[GIVEN TASK]
Take the data below and repeat it exactly.

— Begin DATA —

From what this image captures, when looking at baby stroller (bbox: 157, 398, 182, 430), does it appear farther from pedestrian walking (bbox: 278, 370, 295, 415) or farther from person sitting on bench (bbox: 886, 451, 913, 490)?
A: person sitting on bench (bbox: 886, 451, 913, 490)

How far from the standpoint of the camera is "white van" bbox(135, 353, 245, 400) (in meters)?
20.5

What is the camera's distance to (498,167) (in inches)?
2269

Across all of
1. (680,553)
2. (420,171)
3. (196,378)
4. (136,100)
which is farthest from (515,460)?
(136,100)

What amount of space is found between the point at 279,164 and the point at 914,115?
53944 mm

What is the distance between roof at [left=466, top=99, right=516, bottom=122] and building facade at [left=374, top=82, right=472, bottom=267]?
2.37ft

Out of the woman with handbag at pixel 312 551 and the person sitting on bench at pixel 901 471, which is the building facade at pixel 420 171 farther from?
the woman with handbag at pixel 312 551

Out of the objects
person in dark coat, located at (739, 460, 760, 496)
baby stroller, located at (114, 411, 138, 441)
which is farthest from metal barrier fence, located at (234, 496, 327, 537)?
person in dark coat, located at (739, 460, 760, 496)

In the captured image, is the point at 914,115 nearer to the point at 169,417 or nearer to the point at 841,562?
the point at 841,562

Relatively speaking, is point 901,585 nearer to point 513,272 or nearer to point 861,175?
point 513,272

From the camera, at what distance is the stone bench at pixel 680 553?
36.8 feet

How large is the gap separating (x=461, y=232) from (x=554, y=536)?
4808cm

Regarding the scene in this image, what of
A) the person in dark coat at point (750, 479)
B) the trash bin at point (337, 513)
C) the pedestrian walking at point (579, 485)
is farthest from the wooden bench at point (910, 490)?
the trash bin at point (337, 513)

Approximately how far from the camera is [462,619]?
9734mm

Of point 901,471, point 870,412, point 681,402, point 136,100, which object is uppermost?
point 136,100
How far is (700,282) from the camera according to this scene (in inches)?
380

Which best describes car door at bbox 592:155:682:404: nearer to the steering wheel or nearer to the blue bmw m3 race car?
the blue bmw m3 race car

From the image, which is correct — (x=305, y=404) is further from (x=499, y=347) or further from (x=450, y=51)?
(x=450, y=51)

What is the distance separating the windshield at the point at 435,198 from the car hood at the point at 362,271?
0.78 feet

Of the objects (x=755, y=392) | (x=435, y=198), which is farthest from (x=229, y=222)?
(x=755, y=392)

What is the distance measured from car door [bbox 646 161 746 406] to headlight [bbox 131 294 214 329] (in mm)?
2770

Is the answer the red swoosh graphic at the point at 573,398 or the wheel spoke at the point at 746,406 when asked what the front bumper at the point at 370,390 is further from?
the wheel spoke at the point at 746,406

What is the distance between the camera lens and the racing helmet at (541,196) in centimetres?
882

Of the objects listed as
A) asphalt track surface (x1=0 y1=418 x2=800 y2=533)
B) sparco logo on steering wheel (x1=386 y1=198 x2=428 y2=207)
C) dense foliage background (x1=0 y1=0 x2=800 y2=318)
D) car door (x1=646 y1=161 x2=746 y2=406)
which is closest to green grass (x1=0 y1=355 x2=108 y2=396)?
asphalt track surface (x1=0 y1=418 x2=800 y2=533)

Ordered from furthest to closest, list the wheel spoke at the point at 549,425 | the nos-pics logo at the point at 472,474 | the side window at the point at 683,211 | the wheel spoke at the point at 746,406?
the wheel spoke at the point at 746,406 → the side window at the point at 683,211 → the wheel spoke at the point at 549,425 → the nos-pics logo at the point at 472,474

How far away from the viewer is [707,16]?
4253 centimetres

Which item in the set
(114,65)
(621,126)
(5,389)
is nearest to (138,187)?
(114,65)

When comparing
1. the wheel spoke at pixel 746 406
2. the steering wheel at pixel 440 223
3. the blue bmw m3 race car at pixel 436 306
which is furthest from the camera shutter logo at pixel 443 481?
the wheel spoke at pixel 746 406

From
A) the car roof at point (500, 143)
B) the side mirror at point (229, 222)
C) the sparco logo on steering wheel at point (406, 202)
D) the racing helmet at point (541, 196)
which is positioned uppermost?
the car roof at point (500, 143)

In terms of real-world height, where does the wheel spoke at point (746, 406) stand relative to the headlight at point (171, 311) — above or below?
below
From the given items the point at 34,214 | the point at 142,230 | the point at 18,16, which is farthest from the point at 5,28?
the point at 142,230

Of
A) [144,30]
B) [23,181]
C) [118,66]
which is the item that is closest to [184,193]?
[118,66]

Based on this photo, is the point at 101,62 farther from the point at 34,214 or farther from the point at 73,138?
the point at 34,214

— End DATA —

[ANSWER TO THIS TASK]
From what this image captures, when looking at baby stroller (bbox: 157, 398, 182, 430), does it appear farther from pedestrian walking (bbox: 278, 370, 295, 415) or farther from person sitting on bench (bbox: 886, 451, 913, 490)?
A: person sitting on bench (bbox: 886, 451, 913, 490)

How far from the standpoint of the camera is "white van" bbox(135, 353, 245, 400) (in meters)?
20.5

What is the camera's distance to (498,167) (in inches)?
2269

Across all of
1. (680,553)
2. (420,171)
3. (196,378)
4. (136,100)
which is farthest from (515,460)?
(136,100)

What amount of space is found between the point at 279,164 and the point at 914,115?
53944 mm

What is the distance between roof at [left=466, top=99, right=516, bottom=122] and building facade at [left=374, top=82, right=472, bottom=267]?
2.37ft

Out of the woman with handbag at pixel 312 551 and the person sitting on bench at pixel 901 471, which is the building facade at pixel 420 171 farther from?
the woman with handbag at pixel 312 551

Out of the objects
person in dark coat, located at (739, 460, 760, 496)
baby stroller, located at (114, 411, 138, 441)
which is farthest from metal barrier fence, located at (234, 496, 327, 537)?
person in dark coat, located at (739, 460, 760, 496)

In the captured image, is the point at 914,115 nearer to the point at 169,417 or nearer to the point at 841,562?
the point at 841,562

Relatively speaking, is point 901,585 nearer to point 513,272 or nearer to point 861,175?
point 513,272

From the camera, at what distance is the stone bench at pixel 680 553?
36.8 feet

How large is the gap separating (x=461, y=232) from (x=554, y=536)?
4808cm

Regarding the scene in this image, what of
A) the person in dark coat at point (750, 479)
B) the trash bin at point (337, 513)
C) the pedestrian walking at point (579, 485)
is farthest from the wooden bench at point (910, 490)?
the trash bin at point (337, 513)

Approximately how far from the camera is [462,619]?
9734mm

Of point 901,471, point 870,412, point 681,402, point 136,100, which object is uppermost?
point 136,100
How far is (700,282) from the camera according to this scene (in inches)?
380

Which best describes car door at bbox 592:155:682:404: nearer to the steering wheel or nearer to the blue bmw m3 race car?
the blue bmw m3 race car

From the image, which is correct — (x=305, y=404) is further from (x=499, y=347) or further from (x=450, y=51)?
(x=450, y=51)

What is the distance separating the windshield at the point at 435,198 from the car hood at the point at 362,271?
0.78 feet

Of the objects (x=755, y=392) | (x=435, y=198), which is farthest from (x=229, y=222)?
(x=755, y=392)

What is the distance measured from car door [bbox 646 161 746 406] to headlight [bbox 131 294 214 329] (in mm)?
2770

Is the answer the red swoosh graphic at the point at 573,398 or the wheel spoke at the point at 746,406 when asked what the front bumper at the point at 370,390 is further from?
the wheel spoke at the point at 746,406

What is the distance between the camera lens and the racing helmet at (541,196) in centimetres?
882

Of the objects listed as
A) asphalt track surface (x1=0 y1=418 x2=800 y2=533)
B) sparco logo on steering wheel (x1=386 y1=198 x2=428 y2=207)
C) dense foliage background (x1=0 y1=0 x2=800 y2=318)
D) car door (x1=646 y1=161 x2=746 y2=406)
which is closest to green grass (x1=0 y1=355 x2=108 y2=396)?
asphalt track surface (x1=0 y1=418 x2=800 y2=533)

Ordered from furthest to closest, list the wheel spoke at the point at 549,425 | the nos-pics logo at the point at 472,474 | the side window at the point at 683,211 | the wheel spoke at the point at 746,406?
the wheel spoke at the point at 746,406 → the side window at the point at 683,211 → the wheel spoke at the point at 549,425 → the nos-pics logo at the point at 472,474

How far away from the viewer is [707,16]?
4253 centimetres

Which item in the set
(114,65)
(621,126)
(5,389)
is nearest to (138,187)?
(114,65)

When comparing
1. the wheel spoke at pixel 746 406
2. the steering wheel at pixel 440 223
3. the blue bmw m3 race car at pixel 436 306
which is furthest from the camera shutter logo at pixel 443 481?
the wheel spoke at pixel 746 406

From
A) the car roof at point (500, 143)
B) the side mirror at point (229, 222)
C) the sparco logo on steering wheel at point (406, 202)
D) the racing helmet at point (541, 196)
which is positioned uppermost?
the car roof at point (500, 143)

In terms of real-world height, where does the wheel spoke at point (746, 406) stand relative to the headlight at point (171, 311) — above or below?
below
From the given items the point at 34,214 | the point at 142,230 | the point at 18,16, which is farthest from the point at 5,28?
the point at 142,230

Of
A) [144,30]
B) [23,181]
C) [118,66]
which is the item that is closest to [184,193]?
[118,66]

Based on this photo, is the point at 101,62 farther from the point at 34,214 or farther from the point at 73,138?
the point at 34,214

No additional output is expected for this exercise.